» Problem to solve:
Reproduce the full listing that appears beneath this instruction exactly.

» Given records:
══════════════════════════════

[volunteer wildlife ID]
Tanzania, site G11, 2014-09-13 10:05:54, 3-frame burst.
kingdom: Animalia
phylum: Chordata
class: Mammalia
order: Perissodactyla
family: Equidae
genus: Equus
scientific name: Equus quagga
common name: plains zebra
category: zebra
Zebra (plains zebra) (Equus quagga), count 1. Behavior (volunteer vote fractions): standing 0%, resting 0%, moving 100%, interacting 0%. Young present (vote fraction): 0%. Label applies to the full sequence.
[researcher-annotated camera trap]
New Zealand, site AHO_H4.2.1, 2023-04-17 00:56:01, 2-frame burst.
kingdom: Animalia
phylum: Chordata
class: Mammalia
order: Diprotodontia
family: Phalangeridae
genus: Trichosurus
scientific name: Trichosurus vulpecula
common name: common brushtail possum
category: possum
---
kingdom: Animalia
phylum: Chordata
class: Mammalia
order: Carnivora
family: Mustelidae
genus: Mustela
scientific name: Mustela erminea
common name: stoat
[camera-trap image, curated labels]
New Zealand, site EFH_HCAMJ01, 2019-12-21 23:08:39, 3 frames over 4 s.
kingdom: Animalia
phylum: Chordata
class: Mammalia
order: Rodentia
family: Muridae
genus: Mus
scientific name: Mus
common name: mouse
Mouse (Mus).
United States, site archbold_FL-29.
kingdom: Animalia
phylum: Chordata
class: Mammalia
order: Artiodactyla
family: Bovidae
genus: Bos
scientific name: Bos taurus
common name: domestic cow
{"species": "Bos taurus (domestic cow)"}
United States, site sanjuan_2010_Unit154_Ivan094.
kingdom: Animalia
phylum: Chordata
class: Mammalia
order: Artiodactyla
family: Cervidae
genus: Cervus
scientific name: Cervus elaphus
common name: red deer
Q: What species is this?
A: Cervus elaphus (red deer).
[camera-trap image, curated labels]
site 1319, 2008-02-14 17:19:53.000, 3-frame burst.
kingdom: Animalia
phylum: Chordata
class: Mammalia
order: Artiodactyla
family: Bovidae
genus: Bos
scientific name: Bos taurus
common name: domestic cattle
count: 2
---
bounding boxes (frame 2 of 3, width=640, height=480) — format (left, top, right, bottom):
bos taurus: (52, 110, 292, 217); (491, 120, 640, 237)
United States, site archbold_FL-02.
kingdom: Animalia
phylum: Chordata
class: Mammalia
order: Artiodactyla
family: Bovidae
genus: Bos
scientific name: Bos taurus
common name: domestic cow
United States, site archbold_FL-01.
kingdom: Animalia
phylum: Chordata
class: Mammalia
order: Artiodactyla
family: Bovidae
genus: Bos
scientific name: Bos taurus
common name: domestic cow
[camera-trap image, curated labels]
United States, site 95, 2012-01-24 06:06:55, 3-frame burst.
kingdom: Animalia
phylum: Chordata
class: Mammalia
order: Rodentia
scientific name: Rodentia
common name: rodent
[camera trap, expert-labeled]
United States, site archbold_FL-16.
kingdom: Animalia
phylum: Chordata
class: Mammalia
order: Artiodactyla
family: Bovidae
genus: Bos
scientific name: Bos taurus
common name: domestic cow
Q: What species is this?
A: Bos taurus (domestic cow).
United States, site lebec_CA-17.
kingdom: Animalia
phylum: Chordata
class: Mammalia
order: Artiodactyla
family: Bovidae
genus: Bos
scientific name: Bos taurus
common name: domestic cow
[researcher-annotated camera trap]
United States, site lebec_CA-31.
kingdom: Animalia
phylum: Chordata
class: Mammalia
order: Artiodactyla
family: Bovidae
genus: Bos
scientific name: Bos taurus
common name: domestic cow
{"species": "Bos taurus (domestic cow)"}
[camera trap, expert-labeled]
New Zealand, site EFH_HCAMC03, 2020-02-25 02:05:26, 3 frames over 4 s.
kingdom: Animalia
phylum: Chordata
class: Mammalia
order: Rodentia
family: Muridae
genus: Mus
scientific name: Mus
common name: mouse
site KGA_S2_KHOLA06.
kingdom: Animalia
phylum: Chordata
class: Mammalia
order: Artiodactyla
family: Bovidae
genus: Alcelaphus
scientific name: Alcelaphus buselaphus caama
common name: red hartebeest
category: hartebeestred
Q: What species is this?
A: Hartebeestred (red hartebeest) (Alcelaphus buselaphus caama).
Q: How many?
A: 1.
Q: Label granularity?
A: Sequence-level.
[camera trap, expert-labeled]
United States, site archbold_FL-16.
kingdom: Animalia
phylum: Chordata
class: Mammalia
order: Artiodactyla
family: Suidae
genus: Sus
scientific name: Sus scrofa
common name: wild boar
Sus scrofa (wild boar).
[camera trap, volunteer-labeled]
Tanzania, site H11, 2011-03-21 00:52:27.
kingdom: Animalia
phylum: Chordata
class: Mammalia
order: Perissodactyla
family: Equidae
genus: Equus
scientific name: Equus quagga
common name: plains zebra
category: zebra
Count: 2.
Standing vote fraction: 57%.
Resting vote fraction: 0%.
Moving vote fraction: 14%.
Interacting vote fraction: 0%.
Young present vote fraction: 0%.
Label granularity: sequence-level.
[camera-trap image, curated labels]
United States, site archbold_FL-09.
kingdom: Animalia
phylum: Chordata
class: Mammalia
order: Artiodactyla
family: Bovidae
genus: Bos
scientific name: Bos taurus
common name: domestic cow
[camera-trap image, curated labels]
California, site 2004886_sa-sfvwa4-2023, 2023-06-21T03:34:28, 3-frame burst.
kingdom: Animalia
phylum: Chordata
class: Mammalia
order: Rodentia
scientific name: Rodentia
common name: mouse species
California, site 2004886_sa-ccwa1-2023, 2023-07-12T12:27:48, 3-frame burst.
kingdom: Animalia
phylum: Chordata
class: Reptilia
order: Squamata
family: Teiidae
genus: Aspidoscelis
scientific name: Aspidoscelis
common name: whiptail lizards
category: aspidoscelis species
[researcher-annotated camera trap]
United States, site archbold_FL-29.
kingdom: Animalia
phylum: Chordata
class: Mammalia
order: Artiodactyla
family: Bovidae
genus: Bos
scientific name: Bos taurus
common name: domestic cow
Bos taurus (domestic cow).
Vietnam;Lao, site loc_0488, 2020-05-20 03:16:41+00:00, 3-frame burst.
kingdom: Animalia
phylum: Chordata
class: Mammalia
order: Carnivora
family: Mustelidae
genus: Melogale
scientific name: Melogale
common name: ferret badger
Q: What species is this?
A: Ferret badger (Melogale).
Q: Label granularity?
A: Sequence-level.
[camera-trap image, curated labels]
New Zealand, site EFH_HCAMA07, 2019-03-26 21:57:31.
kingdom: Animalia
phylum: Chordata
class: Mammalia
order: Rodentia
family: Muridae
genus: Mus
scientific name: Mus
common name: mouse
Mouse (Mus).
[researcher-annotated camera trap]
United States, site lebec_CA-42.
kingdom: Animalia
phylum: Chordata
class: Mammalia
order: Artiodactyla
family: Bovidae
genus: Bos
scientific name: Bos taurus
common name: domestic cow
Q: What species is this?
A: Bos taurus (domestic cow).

══════════════════════════════

» Response:
[volunteer wildlife ID]
Tanzania, site G11, 2014-09-13 10:05:54, 3-frame burst.
kingdom: Animalia
phylum: Chordata
class: Mammalia
order: Perissodactyla
family: Equidae
genus: Equus
scientific name: Equus quagga
common name: plains zebra
category: zebra
Zebra (plains zebra) (Equus quagga), count 1. Behavior (volunteer vote fractions): standing 0%, resting 0%, moving 100%, interacting 0%. Young present (vote fraction): 0%. Label applies to the full sequence.
[researcher-annotated camera trap]
New Zealand, site AHO_H4.2.1, 2023-04-17 00:56:01, 2-frame burst.
kingdom: Animalia
phylum: Chordata
class: Mammalia
order: Diprotodontia
family: Phalangeridae
genus: Trichosurus
scientific name: Trichosurus vulpecula
common name: common brushtail possum
category: possum
---
kingdom: Animalia
phylum: Chordata
class: Mammalia
order: Carnivora
family: Mustelidae
genus: Mustela
scientific name: Mustela erminea
common name: stoat
[camera-trap image, curated labels]
New Zealand, site EFH_HCAMJ01, 2019-12-21 23:08:39, 3 frames over 4 s.
kingdom: Animalia
phylum: Chordata
class: Mammalia
order: Rodentia
family: Muridae
genus: Mus
scientific name: Mus
common name: mouse
Mouse (Mus).
United States, site archbold_FL-29.
kingdom: Animalia
phylum: Chordata
class: Mammalia
order: Artiodactyla
family: Bovidae
genus: Bos
scientific name: Bos taurus
common name: domestic cow
{"species": "Bos taurus (domestic cow)"}
United States, site sanjuan_2010_Unit154_Ivan094.
kingdom: Animalia
phylum: Chordata
class: Mammalia
order: Artiodactyla
family: Cervidae
genus: Cervus
scientific name: Cervus elaphus
common name: red deer
Q: What species is this?
A: Cervus elaphus (red deer).
[camera-trap image, curated labels]
site 1319, 2008-02-14 17:19:53.000, 3-frame burst.
kingdom: Animalia
phylum: Chordata
class: Mammalia
order: Artiodactyla
family: Bovidae
genus: Bos
scientific name: Bos taurus
common name: domestic cattle
count: 2
---
bounding boxes (frame 2 of 3, width=640, height=480) — format (left, top, right, bottom):
bos taurus: (52, 110, 292, 217); (491, 120, 640, 237)
United States, site archbold_FL-02.
kingdom: Animalia
phylum: Chordata
class: Mammalia
order: Artiodactyla
family: Bovidae
genus: Bos
scientific name: Bos taurus
common name: domestic cow
United States, site archbold_FL-01.
kingdom: Animalia
phylum: Chordata
class: Mammalia
order: Artiodactyla
family: Bovidae
genus: Bos
scientific name: Bos taurus
common name: domestic cow
[camera-trap image, curated labels]
United States, site 95, 2012-01-24 06:06:55, 3-frame burst.
kingdom: Animalia
phylum: Chordata
class: Mammalia
order: Rodentia
scientific name: Rodentia
common name: rodent
[camera trap, expert-labeled]
United States, site archbold_FL-16.
kingdom: Animalia
phylum: Chordata
class: Mammalia
order: Artiodactyla
family: Bovidae
genus: Bos
scientific name: Bos taurus
common name: domestic cow
Q: What species is this?
A: Bos taurus (domestic cow).
United States, site lebec_CA-17.
kingdom: Animalia
phylum: Chordata
class: Mammalia
order: Artiodactyla
family: Bovidae
genus: Bos
scientific name: Bos taurus
common name: domestic cow
[researcher-annotated camera trap]
United States, site lebec_CA-31.
kingdom: Animalia
phylum: Chordata
class: Mammalia
order: Artiodactyla
family: Bovidae
genus: Bos
scientific name: Bos taurus
common name: domestic cow
{"species": "Bos taurus (domestic cow)"}
[camera trap, expert-labeled]
New Zealand, site EFH_HCAMC03, 2020-02-25 02:05:26, 3 frames over 4 s.
kingdom: Animalia
phylum: Chordata
class: Mammalia
order: Rodentia
family: Muridae
genus: Mus
scientific name: Mus
common name: mouse
site KGA_S2_KHOLA06.
kingdom: Animalia
phylum: Chordata
class: Mammalia
order: Artiodactyla
family: Bovidae
genus: Alcelaphus
scientific name: Alcelaphus buselaphus caama
common name: red hartebeest
category: hartebeestred
Q: What species is this?
A: Hartebeestred (red hartebeest) (Alcelaphus buselaphus caama).
Q: How many?
A: 1.
Q: Label granularity?
A: Sequence-level.
[camera trap, expert-labeled]
United States, site archbold_FL-16.
kingdom: Animalia
phylum: Chordata
class: Mammalia
order: Artiodactyla
family: Suidae
genus: Sus
scientific name: Sus scrofa
common name: wild boar
Sus scrofa (wild boar).
[camera trap, volunteer-labeled]
Tanzania, site H11, 2011-03-21 00:52:27.
kingdom: Animalia
phylum: Chordata
class: Mammalia
order: Perissodactyla
family: Equidae
genus: Equus
scientific name: Equus quagga
common name: plains zebra
category: zebra
Count: 2.
Standing vote fraction: 57%.
Resting vote fraction: 0%.
Moving vote fraction: 14%.
Interacting vote fraction: 0%.
Young present vote fraction: 0%.
Label granularity: sequence-level.
[camera-trap image, curated labels]
United States, site archbold_FL-09.
kingdom: Animalia
phylum: Chordata
class: Mammalia
order: Artiodactyla
family: Bovidae
genus: Bos
scientific name: Bos taurus
common name: domestic cow
[camera-trap image, curated labels]
California, site 2004886_sa-sfvwa4-2023, 2023-06-21T03:34:28, 3-frame burst.
kingdom: Animalia
phylum: Chordata
class: Mammalia
order: Rodentia
scientific name: Rodentia
common name: mouse species
California, site 2004886_sa-ccwa1-2023, 2023-07-12T12:27:48, 3-frame burst.
kingdom: Animalia
phylum: Chordata
class: Reptilia
order: Squamata
family: Teiidae
genus: Aspidoscelis
scientific name: Aspidoscelis
common name: whiptail lizards
category: aspidoscelis species
[researcher-annotated camera trap]
United States, site archbold_FL-29.
kingdom: Animalia
phylum: Chordata
class: Mammalia
order: Artiodactyla
family: Bovidae
genus: Bos
scientific name: Bos taurus
common name: domestic cow
Bos taurus (domestic cow).
Vietnam;Lao, site loc_0488, 2020-05-20 03:16:41+00:00, 3-frame burst.
kingdom: Animalia
phylum: Chordata
class: Mammalia
order: Carnivora
family: Mustelidae
genus: Melogale
scientific name: Melogale
common name: ferret badger
Q: What species is this?
A: Ferret badger (Melogale).
Q: Label granularity?
A: Sequence-level.
[camera-trap image, curated labels]
New Zealand, site EFH_HCAMA07, 2019-03-26 21:57:31.
kingdom: Animalia
phylum: Chordata
class: Mammalia
order: Rodentia
family: Muridae
genus: Mus
scientific name: Mus
common name: mouse
Mouse (Mus).
[researcher-annotated camera trap]
United States, site lebec_CA-42.
kingdom: Animalia
phylum: Chordata
class: Mammalia
order: Artiodactyla
family: Bovidae
genus: Bos
scientific name: Bos taurus
common name: domestic cow
Q: What species is this?
A: Bos taurus (domestic cow).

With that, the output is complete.